Büyük Petro'nun özlemleri bunlardı. Bugün Rusya onun dehası sayesinde 22 buçuk milyon kilometrekarelik ve 166 milyon vatandaşı bulunan bir imparatorluk haline gelmiştir.

  • Osmanlı karşısında bir "Miço"
  • Rus tarihinin en önemli figürlerinden Petro, henüz 17 yaşında bir saray darbesiyle yönetimi ablasının ve dönemin imparatoru Golitsın'in elinden aldı. 1694'te annesinin ölümü ile ülke yönetiminin tek hâkimi oldu. Rus hükümdar, Rönesans ve Reform döneminde yaptığı incelemeler ve deneyler sayesinde Rusya'nın Avrupa'nın gerisinde kalmasını önledi. Yüzlerce yıllık sıcak denizlere inme planlarından dolayı daha çok denizcilik ve gemicilikle ilgili incelemeler yapan Petro, parlak siyasi kariyerine rağmen sırada bir gemide, en alt rütbede çalışarak ilginç kişiliğini bir kez daha ön plana çıkarmıştı. Osmanlılar ise bu yüzden Petro'ya "Deli Petro" lakabını takmışlardı.

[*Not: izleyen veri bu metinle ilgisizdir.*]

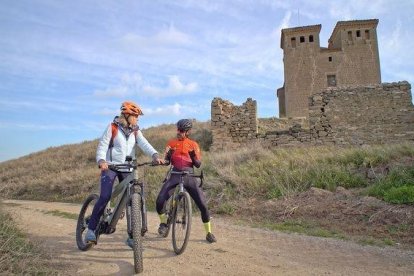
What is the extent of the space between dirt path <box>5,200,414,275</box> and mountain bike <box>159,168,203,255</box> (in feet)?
0.56

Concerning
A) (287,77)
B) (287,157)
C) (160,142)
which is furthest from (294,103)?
(287,157)

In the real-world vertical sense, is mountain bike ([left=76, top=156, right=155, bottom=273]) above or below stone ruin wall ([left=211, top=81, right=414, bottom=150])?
below

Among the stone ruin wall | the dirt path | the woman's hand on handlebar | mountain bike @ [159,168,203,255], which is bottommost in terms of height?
the dirt path

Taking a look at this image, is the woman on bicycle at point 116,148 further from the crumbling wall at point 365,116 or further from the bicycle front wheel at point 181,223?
the crumbling wall at point 365,116

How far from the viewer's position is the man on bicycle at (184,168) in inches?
227

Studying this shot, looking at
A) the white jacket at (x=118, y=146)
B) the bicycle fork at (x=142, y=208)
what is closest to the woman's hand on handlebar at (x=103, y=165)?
the white jacket at (x=118, y=146)

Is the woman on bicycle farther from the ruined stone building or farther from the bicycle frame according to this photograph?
the ruined stone building

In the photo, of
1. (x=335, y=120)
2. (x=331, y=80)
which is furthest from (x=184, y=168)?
(x=331, y=80)

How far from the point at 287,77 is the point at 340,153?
65.4ft

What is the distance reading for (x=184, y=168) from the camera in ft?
19.3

  • Petro, 1699'da Avrupa'ya büyük bir asker ve amiral heyetiyle çıktı. Bu uzun süren 18 aylık sefaret sırasında Hollanda'da gemicilik, anatomi ve tıp gibi dallara merak sardı ve Avrupa devletlerinin idare tarzını yakından gördü. Dönüşte ise bunları uygulamaya gayret etti. Rus tarihinin bu deli hükümdarı, Avrupa seyahatinin sonunda kimi Avrupa adetlerinin Rus adetlerinden üstün olduğuna kanaat getirince, saray halkının ve memurların sakallarını kesmesini, Batılı giysiler giymelerini istedi. Bu durum sakalını kesmeyen Rus aristokrasisi içinde büyük sıkıntı doğurunca boyarlara yıllık 100 ruble sakal vergisi karşılığında müsamaha gösterildi. Böylece sakal tıraşı Rus modernleşmesinin simgelerinden biri haline geldi.